A política de coesão da União Europeia foi o eixo central das declarações de Luís Loureiro de Amorim, Representante Adjunto da Comissão Europeia em Portugal, durante o evento realizado na Vidigueira integrado na campanha «A Europa na Minha Região». O responsável destacou a importância da solidariedade entre Estados-Membros e o papel destes fundos na transformação dos territórios.

O encontro decorreu no Mercado Municipal de Vidigueira, numa das primeiras ações públicas do calendário iniciado a 12 de novembro. A campanha, desenvolvida pela Comissão Europeia e pela CCDR Alentejo, pretende reforçar a ligação entre os cidadãos e os projetos financiados pela União Europeia no Alentejo.

«O dinheiro pertence aos cidadãos dos 27 Estados-Membros»

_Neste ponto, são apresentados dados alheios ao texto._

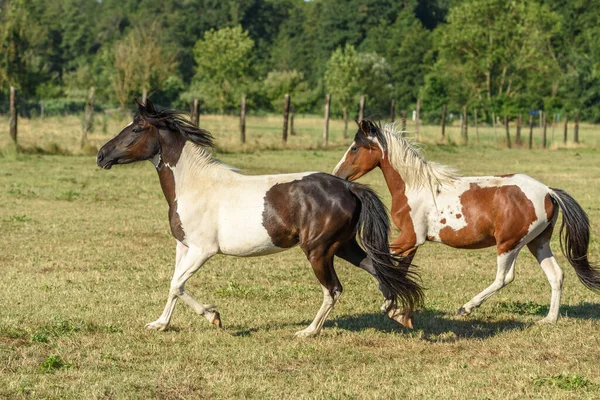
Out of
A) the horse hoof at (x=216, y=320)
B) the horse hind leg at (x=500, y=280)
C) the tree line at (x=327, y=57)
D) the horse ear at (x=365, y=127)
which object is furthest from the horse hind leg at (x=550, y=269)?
the tree line at (x=327, y=57)

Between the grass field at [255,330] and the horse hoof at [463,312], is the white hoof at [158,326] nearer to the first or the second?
the grass field at [255,330]

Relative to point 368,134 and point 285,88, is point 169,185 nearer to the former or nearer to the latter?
point 368,134

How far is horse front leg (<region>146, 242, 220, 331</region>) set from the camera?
8.09 metres

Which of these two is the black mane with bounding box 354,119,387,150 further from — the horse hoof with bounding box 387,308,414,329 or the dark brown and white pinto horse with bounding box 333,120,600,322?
the horse hoof with bounding box 387,308,414,329

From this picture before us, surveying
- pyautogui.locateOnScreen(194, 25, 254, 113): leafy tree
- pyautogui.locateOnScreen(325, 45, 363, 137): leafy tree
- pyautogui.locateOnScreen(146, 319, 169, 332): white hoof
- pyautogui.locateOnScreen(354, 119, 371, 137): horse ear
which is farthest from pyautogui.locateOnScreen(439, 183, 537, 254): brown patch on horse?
pyautogui.locateOnScreen(194, 25, 254, 113): leafy tree

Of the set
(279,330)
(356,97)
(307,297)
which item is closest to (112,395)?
(279,330)

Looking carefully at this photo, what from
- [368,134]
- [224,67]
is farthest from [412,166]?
[224,67]

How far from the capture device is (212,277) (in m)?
11.2

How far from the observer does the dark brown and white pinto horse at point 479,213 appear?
344 inches

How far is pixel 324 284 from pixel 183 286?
132 cm

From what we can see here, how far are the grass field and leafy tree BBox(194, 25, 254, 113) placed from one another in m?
55.6

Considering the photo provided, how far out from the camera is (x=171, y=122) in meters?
8.59

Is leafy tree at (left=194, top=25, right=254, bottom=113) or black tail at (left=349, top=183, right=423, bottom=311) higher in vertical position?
leafy tree at (left=194, top=25, right=254, bottom=113)

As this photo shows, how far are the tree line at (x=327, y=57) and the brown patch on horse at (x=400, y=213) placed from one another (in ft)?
106
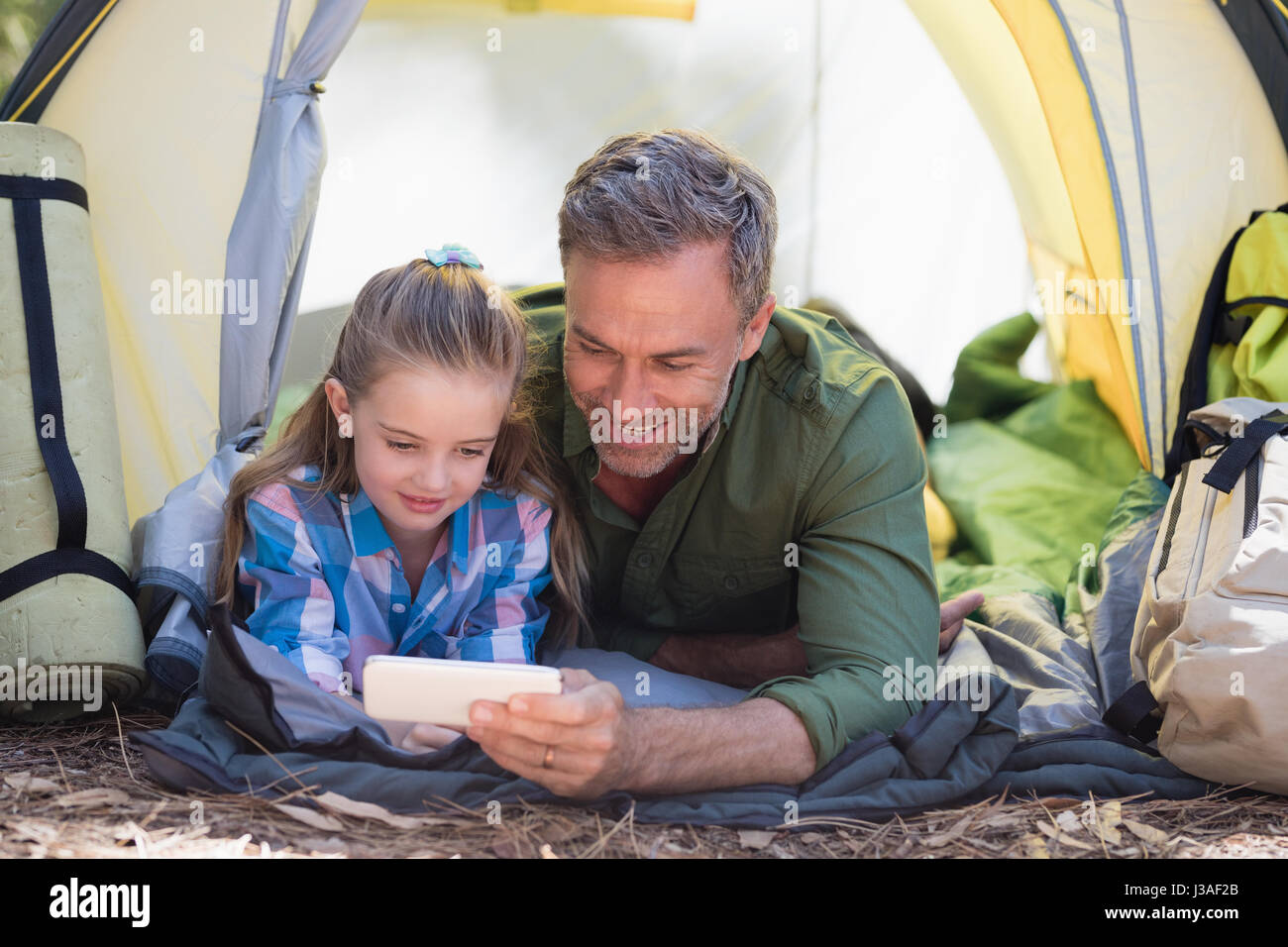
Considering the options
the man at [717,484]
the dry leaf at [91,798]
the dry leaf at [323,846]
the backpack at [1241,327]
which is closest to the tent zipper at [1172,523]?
the backpack at [1241,327]

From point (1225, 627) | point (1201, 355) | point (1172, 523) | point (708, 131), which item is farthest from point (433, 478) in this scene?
point (708, 131)

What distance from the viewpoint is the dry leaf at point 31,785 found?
188cm

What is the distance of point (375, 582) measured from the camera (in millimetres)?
2170

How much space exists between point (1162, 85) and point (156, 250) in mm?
2510

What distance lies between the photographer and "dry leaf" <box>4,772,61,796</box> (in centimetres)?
188

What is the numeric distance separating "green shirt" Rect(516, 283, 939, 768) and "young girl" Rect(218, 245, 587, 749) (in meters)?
0.13

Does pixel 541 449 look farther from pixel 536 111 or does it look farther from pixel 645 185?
pixel 536 111

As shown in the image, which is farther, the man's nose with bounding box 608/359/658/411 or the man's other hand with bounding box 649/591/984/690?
the man's other hand with bounding box 649/591/984/690

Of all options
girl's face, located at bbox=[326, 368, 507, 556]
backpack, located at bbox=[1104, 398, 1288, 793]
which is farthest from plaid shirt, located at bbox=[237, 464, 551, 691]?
backpack, located at bbox=[1104, 398, 1288, 793]

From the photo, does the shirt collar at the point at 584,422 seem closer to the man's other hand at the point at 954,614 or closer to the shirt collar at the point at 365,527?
the shirt collar at the point at 365,527

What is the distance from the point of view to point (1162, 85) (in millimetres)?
3027

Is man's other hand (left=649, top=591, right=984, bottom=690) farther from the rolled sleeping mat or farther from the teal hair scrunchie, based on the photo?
the rolled sleeping mat

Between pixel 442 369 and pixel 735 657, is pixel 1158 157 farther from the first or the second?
pixel 442 369

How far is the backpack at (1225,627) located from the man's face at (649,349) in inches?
36.3
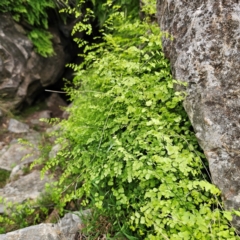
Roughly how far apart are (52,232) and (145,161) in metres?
1.31

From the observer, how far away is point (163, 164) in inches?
81.5

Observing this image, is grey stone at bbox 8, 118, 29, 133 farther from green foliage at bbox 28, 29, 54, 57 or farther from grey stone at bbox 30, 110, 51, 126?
green foliage at bbox 28, 29, 54, 57

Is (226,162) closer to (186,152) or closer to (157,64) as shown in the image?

Loureiro de Amorim centrou a intervenção na explicação do princípio que sustenta a política de coesão. «Nós administramos o dinheiro, mas o dinheiro pertence aos cidadãos e cidadãs dos 27 Estados-Membros», afirmou, sublinhando que cada investimento no território resulta de um esforço conjunto europeu.

O responsável recordou que, por esse motivo, cada obra apoiada no Alentejo «tem um bocadinho de Suécia, um bocadinho da Itália, um bocadinho da Bulgária», evidenciando o carácter transnacional dos fundos. Afirmou ainda que este modelo assenta numa lógica de interdependência: «Não há progresso, não há desenvolvimento egoísta. Só há progresso e desenvolvimento altruísta.»

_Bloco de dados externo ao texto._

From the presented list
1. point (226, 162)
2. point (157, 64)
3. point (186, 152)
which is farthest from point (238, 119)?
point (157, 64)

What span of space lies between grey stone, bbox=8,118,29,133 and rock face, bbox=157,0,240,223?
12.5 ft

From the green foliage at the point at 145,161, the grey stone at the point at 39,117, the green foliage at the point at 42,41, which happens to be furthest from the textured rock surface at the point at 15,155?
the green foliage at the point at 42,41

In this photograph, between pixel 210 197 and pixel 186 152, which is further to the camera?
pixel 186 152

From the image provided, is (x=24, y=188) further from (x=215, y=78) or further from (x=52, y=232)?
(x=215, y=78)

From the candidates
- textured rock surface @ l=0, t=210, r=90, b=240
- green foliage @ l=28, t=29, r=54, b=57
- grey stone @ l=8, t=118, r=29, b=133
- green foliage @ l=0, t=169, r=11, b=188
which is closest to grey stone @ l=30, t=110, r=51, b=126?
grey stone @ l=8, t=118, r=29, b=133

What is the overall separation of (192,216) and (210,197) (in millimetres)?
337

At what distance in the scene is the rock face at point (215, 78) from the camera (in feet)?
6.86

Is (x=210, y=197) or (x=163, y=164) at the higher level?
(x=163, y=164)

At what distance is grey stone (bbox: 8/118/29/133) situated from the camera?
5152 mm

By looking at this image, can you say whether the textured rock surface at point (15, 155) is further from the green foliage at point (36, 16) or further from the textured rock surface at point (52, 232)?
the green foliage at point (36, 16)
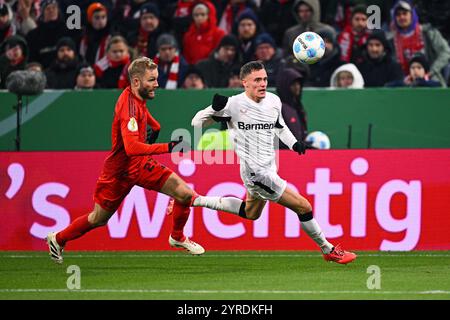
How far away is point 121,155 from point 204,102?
3887 millimetres

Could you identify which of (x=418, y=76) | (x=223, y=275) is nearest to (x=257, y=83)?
(x=223, y=275)

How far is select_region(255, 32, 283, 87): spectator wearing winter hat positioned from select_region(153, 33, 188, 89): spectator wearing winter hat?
1101 millimetres

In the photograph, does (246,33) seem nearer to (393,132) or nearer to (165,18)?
(165,18)

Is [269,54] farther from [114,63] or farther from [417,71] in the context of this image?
[114,63]

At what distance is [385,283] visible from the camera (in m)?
10.1

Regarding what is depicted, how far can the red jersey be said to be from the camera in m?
10.8

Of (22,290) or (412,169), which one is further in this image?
(412,169)

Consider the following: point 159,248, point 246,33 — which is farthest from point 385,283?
point 246,33

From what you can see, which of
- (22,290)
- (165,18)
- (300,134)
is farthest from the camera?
(165,18)

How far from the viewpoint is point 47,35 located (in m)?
17.1

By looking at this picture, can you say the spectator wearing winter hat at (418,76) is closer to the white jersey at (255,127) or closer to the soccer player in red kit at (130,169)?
the white jersey at (255,127)

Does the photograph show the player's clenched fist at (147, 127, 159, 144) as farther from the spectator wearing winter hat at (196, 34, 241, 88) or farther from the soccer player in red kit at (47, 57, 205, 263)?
the spectator wearing winter hat at (196, 34, 241, 88)

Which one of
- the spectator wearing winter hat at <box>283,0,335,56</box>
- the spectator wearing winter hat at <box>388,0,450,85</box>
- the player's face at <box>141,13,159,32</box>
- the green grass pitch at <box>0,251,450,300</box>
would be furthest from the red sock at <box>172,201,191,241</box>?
the player's face at <box>141,13,159,32</box>
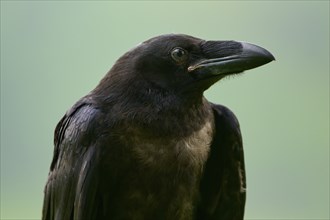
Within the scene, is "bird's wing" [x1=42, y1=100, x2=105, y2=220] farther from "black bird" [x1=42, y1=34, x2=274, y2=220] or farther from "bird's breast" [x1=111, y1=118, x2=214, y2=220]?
"bird's breast" [x1=111, y1=118, x2=214, y2=220]

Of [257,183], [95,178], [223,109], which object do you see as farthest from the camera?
[257,183]

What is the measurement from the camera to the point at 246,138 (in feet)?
17.2

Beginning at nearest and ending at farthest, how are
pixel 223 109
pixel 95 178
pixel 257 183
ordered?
pixel 95 178 < pixel 223 109 < pixel 257 183

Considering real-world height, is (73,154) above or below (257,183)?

«A coesão territorial é um conceito revolucionário»

A política de coesão foi descrita por Loureiro de Amorim como um instrumento decisivo para reduzir assimetrias regionais. «A coesão territorial é um conceito revolucionário», afirmou, lembrando que assenta na «solidariedade para além de fronteiras».

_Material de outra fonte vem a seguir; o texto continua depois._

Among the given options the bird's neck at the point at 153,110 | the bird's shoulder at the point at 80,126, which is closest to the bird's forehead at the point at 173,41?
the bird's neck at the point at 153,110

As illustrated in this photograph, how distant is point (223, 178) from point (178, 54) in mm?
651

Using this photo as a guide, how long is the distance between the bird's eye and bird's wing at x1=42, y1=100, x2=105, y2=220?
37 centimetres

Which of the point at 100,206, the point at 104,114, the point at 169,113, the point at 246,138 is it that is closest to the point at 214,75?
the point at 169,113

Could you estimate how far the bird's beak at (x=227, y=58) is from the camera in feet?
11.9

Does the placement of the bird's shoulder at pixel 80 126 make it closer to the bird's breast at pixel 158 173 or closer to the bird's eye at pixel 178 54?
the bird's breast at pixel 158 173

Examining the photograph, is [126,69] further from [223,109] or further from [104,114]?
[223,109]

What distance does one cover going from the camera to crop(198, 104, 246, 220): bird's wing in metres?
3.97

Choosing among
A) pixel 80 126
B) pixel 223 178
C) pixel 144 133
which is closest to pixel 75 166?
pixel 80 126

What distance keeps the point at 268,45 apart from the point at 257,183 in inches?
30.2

Defendeu que os Estados-Membros avançam quando o desenvolvimento é equilibrado e partilhado: «Eu só estou bem se o meu vizinho estiver bem.» O responsável reforçou que esta visão é central para alcançar «um destino que é bom para todos», através da cooperação entre governos nacionais, autoridades regionais e municípios.

Alentejo como exemplo de aplicação dos fundos

Nas declarações proferidas, o representante europeu destacou vários projetos apoiados na região, incluindo o Parque Verde Urbano da Vidigueira, iniciativas de artesanato em Odemira e a criação de cursos técnicos no Instituto Politécnico de Portalegre. Referiu que estes investimentos «tocam áreas fundamentais para o desenvolvimento regional», como o bem-estar das famílias, o turismo cultural e a fixação de jovens qualificados.

Loureiro de Amorim convidou a conhecer estes projetos e lembrou que o trabalho europeu no terreno «só ganha vida» graças à ação das autarquias e das entidades regionais: «É com o apoio das autoridades regionais e locais que esse dinheiro ganha vida.»

Comunicar resultados e aproximar os cidadãos

O representante da Comissão Europeia abordou também a importância da comunicação pública sobre o uso dos fundos, citando resultados de um inquérito recente. «Quarenta por cento das pessoas na União Europeia não sabem o que é que a União Europeia faz de concreto nas suas regiões», afirmou, defendendo que é essencial explicar aos cidadãos o destino dos recursos que financiam o desenvolvimento territorial.

A campanha «A Europa na Minha Região» responde a esse propósito. Através de eventos culturais, visitas, murais participativos e iniciativas educativas, pretende evidenciar impactos concretos dos fundos europeus no quotidiano das comunidades.

Ligações históricas à Europa

No início das declarações, Loureiro de Amorim evocou ainda a ligação histórica da Vidigueira ao continente, recordando as raízes locais da família de Bento de Espinosa. Sublinhou que a vila «é um território muito europeu desde as suas origens», reforçando a ideia de continuidade entre o passado e a atual presença europeia no desenvolvimento regional.

A iniciativa decorre até 12 de dezembro e inclui ações em vários municípios do Alentejo, com destaque para atividades culturais, educativas e de valorização do património local. O objetivo é mostrar, no terreno, como os fundos europeus se traduzem em intervenções concretas que marcam o desenvolvimento da região.